A Note About Publishing Certificates in Active Directory
There is an option on certificate templates to publish certificates in AD once they have been generated. Obviously, this will only publish your public certificate to AD since your private certificate must be kept secret at all times. This publishing option is used for instances when it is necessary to have your public key available for others' consumption when they are not opening a point-to-point direct communication with you, such as when secure email through S/MIME is in use in your organization. However, unless there is a specific usage for this publishing, certificates are generally not published to AD.
The sub-option concerning publishing, "Do not automatically reenroll if a duplicate certificate exists in Active Directory," is useful when you want a certificate to be restricted only to a single instance because it will prevent a new certificate from being issued if one already exists in AD with the same information for that object.

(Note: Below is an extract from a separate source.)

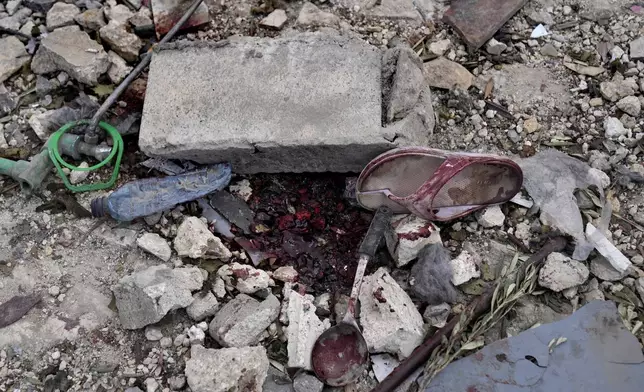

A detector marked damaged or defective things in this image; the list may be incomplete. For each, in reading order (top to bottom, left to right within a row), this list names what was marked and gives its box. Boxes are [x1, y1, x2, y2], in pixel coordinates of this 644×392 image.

For instance, if a server certificate template is created where you know that issued certificates will not be reissued until they expire, then checking this option will prevent accidental or malicious duplication of certificates. However, user certificates generally do not have this option selected because it would prevent users from moving from to different computers and having certificates automatically enrolled there.
Choosing Key and Hash Strength
Modern certificates of well-known corporations generally use a key length of 2048 bits and SHA1 as a hash. 2048 bits is a forward-looking key length that will likely be viable for the next 5-10 years. For the extremely paranoid or those with highly sensitive applications, 4096 bits is a future proof key length that is still not highly compute intensive for modern hardware. SHA1 is beginning to show its age, so even though this hash algorithm's integrity is still intact, it would not be inappropriate to use SHA256 as your certificate hash algorithm of choice.
This piece was meant to give a few tips about creating a simple AD CS deployment in your home or small business. By no means is this a comprehensive guide or appropriate for a large organization. In the near future, I will be writing about measures to secure your PKI infrastructure appropriately.